Kein Freund von Schröder: Jesse Helms
Washington - In einer am Donnerstag in Washington veröffentlichten Erklärung kritisierte der Senator die Haltung Schröders gegen einen Irak-Krieg in scharfer Form und warf ihm vor, die Beziehungen zu den USA so schwer beschädigt zu haben, dass sie nur schwer zu reparieren seien. "Die anti-amerikanische Kampagne von Kanzler Gerhard Schröder stößt mich ab, und ich bin keineswegs der einzige Amerikaner mit solchen Gefühlen", schrieb Helms, ranghöchster Republikaner im Auswärtigen Senatsausschuss. Im "offensichtlichen zynischen Bemühen", die Bundestagswahl am Sonntag auf Kosten Amerikas und der Nato zu gewinnen, greife Schröder die USA an.

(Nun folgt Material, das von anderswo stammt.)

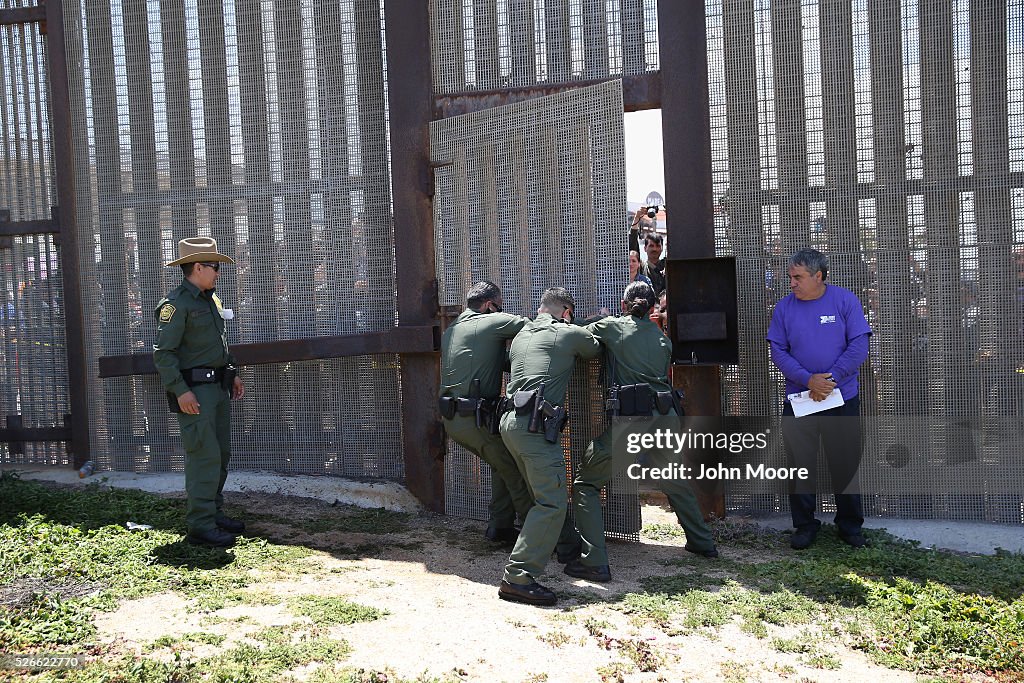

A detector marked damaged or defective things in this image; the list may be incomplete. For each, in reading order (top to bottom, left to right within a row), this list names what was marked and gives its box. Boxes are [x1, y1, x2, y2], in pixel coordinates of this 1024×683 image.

rusty horizontal beam [0, 5, 45, 24]
rusty horizontal beam [434, 72, 663, 118]
rusty horizontal beam [0, 222, 59, 240]
rusty horizontal beam [96, 327, 444, 378]
rusty horizontal beam [0, 428, 72, 444]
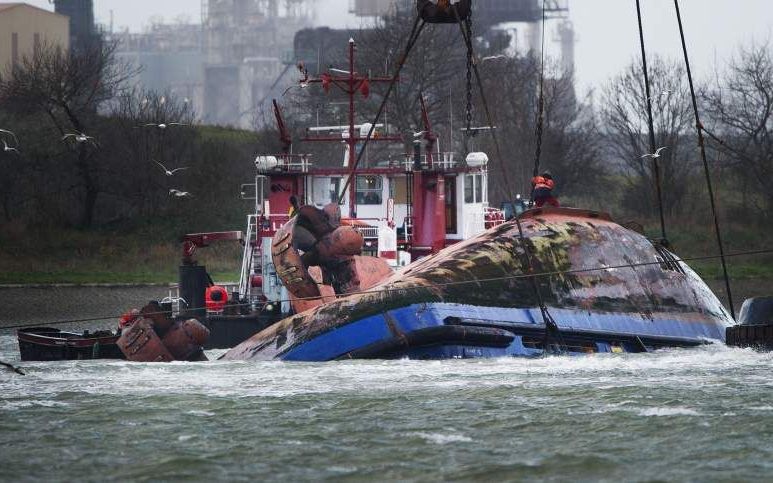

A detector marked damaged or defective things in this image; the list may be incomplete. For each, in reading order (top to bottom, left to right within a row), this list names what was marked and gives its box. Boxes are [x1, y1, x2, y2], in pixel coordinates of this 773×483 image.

corroded metal [226, 206, 732, 362]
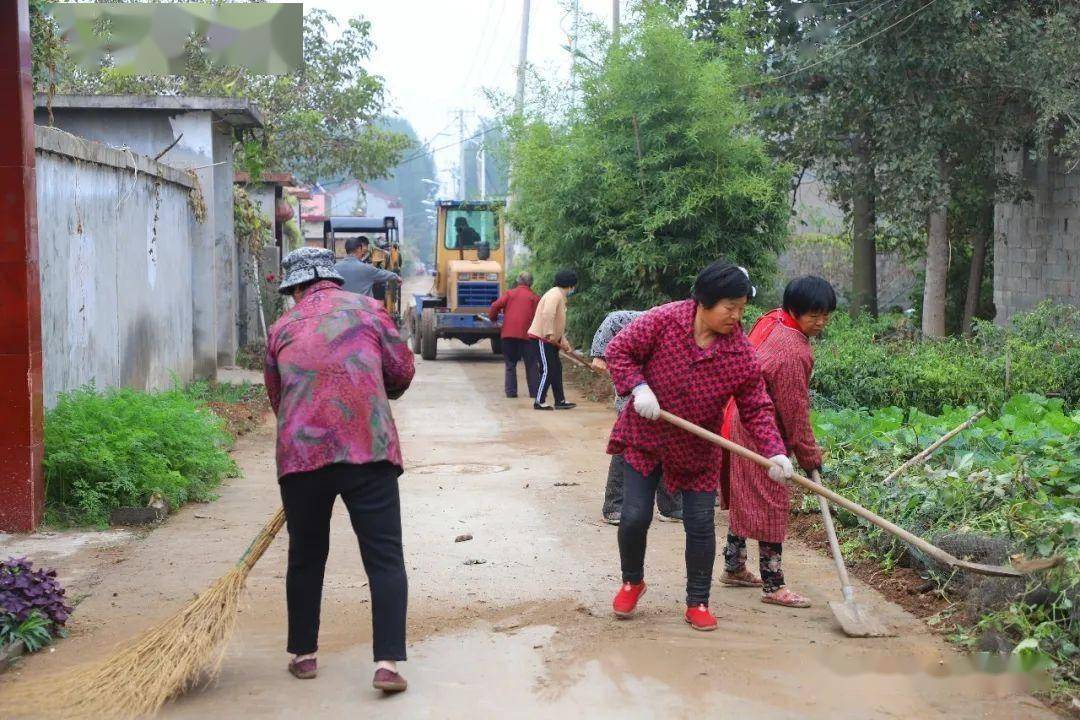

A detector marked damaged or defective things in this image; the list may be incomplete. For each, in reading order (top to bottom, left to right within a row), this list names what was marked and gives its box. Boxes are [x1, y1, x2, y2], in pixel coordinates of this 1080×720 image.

wall with peeling paint [33, 127, 198, 408]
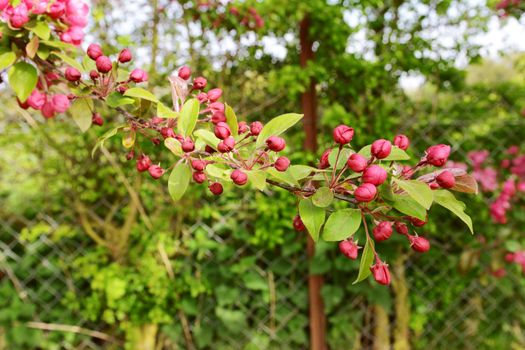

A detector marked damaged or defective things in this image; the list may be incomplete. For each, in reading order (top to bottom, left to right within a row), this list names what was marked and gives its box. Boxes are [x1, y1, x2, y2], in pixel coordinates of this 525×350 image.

rusty metal post [298, 15, 324, 348]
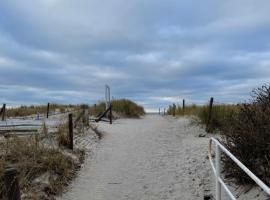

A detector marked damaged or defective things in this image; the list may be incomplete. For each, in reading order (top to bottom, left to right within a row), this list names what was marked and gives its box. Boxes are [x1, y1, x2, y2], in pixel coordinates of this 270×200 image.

rusty post [4, 167, 20, 200]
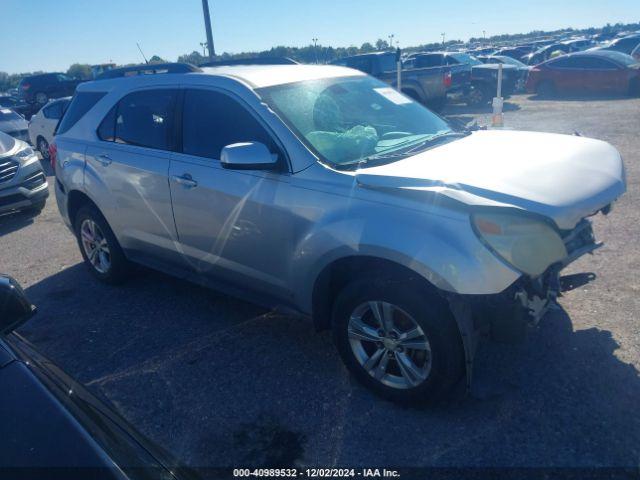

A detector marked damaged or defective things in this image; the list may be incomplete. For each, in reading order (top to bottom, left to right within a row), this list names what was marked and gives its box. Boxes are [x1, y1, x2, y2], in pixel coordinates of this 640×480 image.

wrecked vehicle [53, 62, 624, 402]
cracked headlight [470, 212, 564, 276]
front-end damage [448, 218, 604, 390]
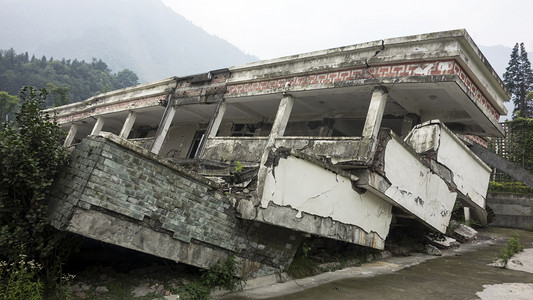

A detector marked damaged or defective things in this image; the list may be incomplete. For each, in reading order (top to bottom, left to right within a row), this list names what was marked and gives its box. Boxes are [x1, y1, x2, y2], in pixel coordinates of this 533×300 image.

cracked concrete wall [49, 135, 300, 278]
cracked concrete wall [256, 154, 390, 250]
cracked concrete wall [382, 135, 458, 232]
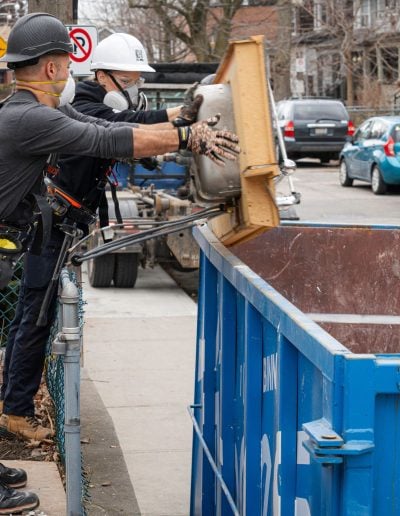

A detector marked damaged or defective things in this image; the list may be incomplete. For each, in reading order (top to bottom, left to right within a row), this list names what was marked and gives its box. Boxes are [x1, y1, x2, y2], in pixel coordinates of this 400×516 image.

rusty metal surface [233, 226, 400, 354]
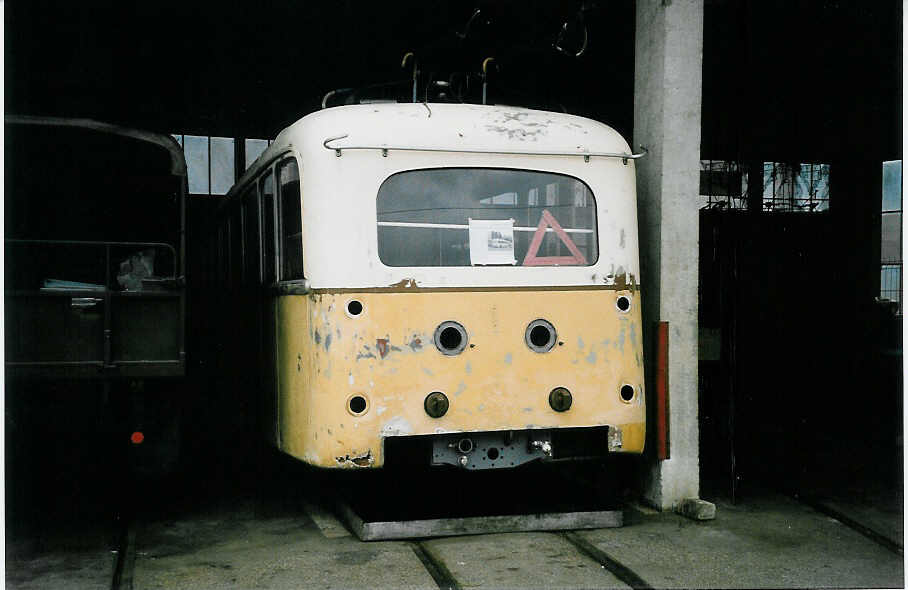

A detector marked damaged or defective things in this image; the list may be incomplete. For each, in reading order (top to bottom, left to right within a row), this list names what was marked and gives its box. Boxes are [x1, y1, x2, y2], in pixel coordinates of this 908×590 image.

rust patch on bodywork [336, 450, 374, 470]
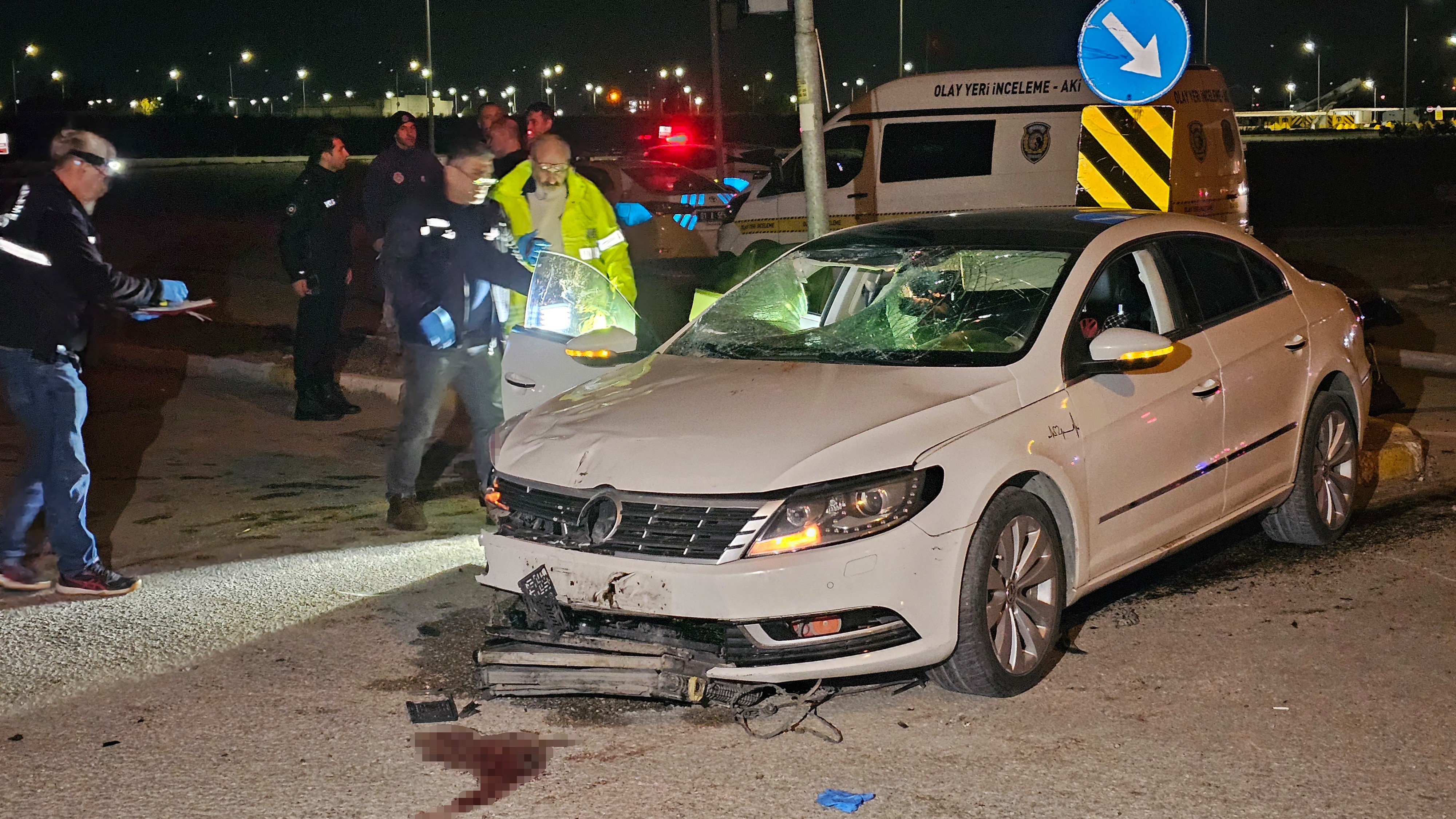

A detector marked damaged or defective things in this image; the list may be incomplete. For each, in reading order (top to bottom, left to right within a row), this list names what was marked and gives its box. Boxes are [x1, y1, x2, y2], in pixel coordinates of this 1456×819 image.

shattered windshield [667, 240, 1077, 364]
crumpled car hood [498, 351, 1025, 490]
detached bumper piece [478, 624, 751, 702]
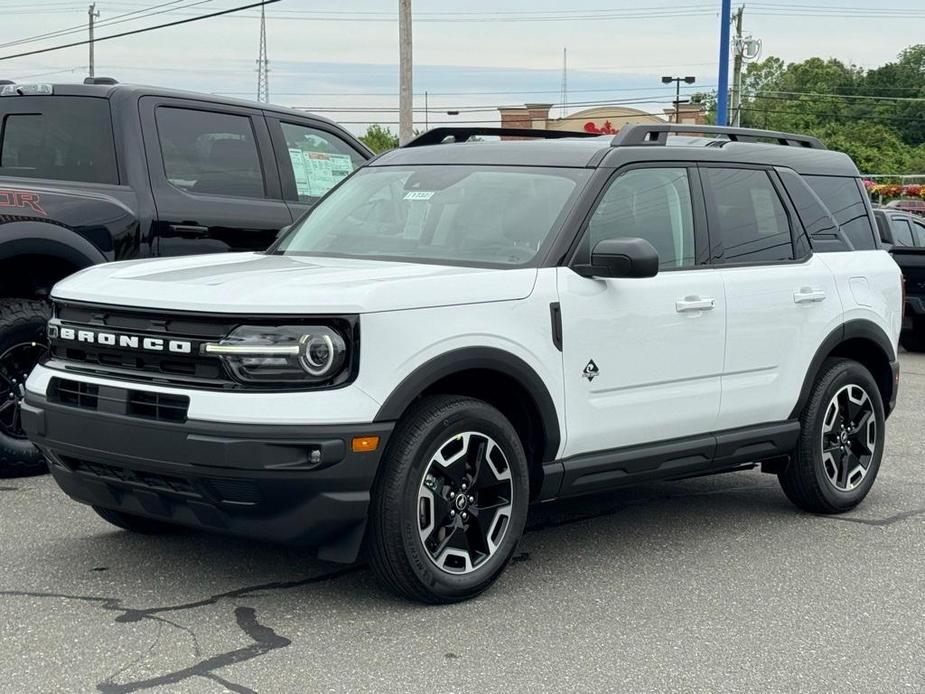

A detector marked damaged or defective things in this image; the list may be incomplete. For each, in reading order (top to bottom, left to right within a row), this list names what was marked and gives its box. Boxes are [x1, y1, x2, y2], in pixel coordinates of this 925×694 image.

pavement crack [816, 506, 924, 528]
pavement crack [97, 608, 288, 694]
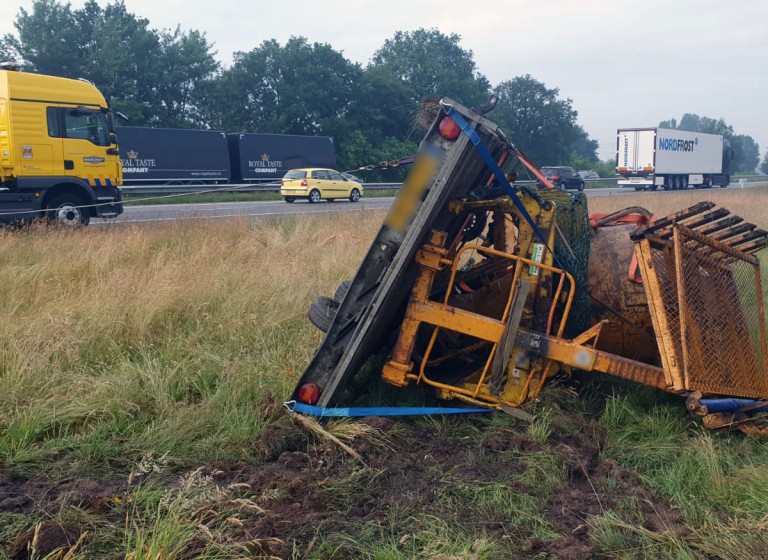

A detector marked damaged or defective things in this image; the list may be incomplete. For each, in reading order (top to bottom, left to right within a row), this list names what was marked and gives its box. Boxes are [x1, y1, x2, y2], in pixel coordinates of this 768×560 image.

rusty metal cage [636, 221, 768, 400]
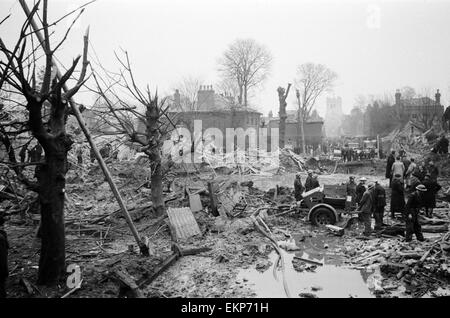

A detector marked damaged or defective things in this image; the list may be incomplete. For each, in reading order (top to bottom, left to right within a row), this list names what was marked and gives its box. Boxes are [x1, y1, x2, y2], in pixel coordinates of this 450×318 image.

broken timber [20, 0, 149, 256]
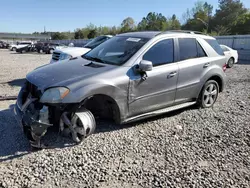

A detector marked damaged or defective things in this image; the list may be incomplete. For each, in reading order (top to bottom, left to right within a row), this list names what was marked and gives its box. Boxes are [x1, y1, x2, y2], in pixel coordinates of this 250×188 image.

"Viele meiner Kollegen auf beiden Seiten (Republikaner und Demokraten) werden die Ergebnisse der Wahl sehr genau verfolgen", schrieb Helms weiter, der in wenigen Monaten aus Altersgründen aus dem Kongress ausscheiden wird. Wenn Schröder durch die Amerika-Attacken gewinne und Deutschland sich nicht "den anderen mehr verantwortungsbewussten Führern in Europa" in einem konstruktiven Dialog über die besten Wege zur Auseinandersetzung mit dem Irak anschließe, "dann muss der Kongress ernsthaft einen Truppenabzug aus Deutschland erwägen". Die Truppen sollten dann auf dem Territorium von Nato-Partnern stationiert werden, "die die USA unterstützen und im 21. Jahrhundert bedeutend für die Allianz sein wollen".